Records from a spatial question set ->
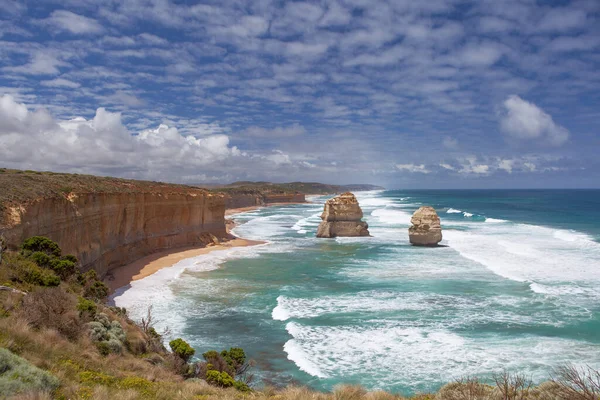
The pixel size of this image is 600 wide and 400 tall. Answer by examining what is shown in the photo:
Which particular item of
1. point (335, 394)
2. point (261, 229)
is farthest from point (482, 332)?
point (261, 229)

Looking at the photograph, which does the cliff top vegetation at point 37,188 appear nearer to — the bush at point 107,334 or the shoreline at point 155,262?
the shoreline at point 155,262

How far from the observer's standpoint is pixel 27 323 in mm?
8969

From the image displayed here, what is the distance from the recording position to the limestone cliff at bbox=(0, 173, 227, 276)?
18.8m

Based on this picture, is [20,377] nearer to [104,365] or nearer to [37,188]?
[104,365]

OBJECTIVE ->
Starting with the line that contains "From the image" and going on through the end of the rows, write those lines out again with the requests included. Scale every number in the answers (the distance and the coordinates) by 1.45, and round each result to as many decimal places as the original had, with halves rounded up.

RESPONSE FOR THIS EXERCISE ->
From the image displayed here, what is the distance from the recording position to the limestone cliff at bbox=(0, 173, 227, 276)?
27.3m

Based on this picture, is [20,377] nearer to [104,365] or nearer to [37,188]?
[151,529]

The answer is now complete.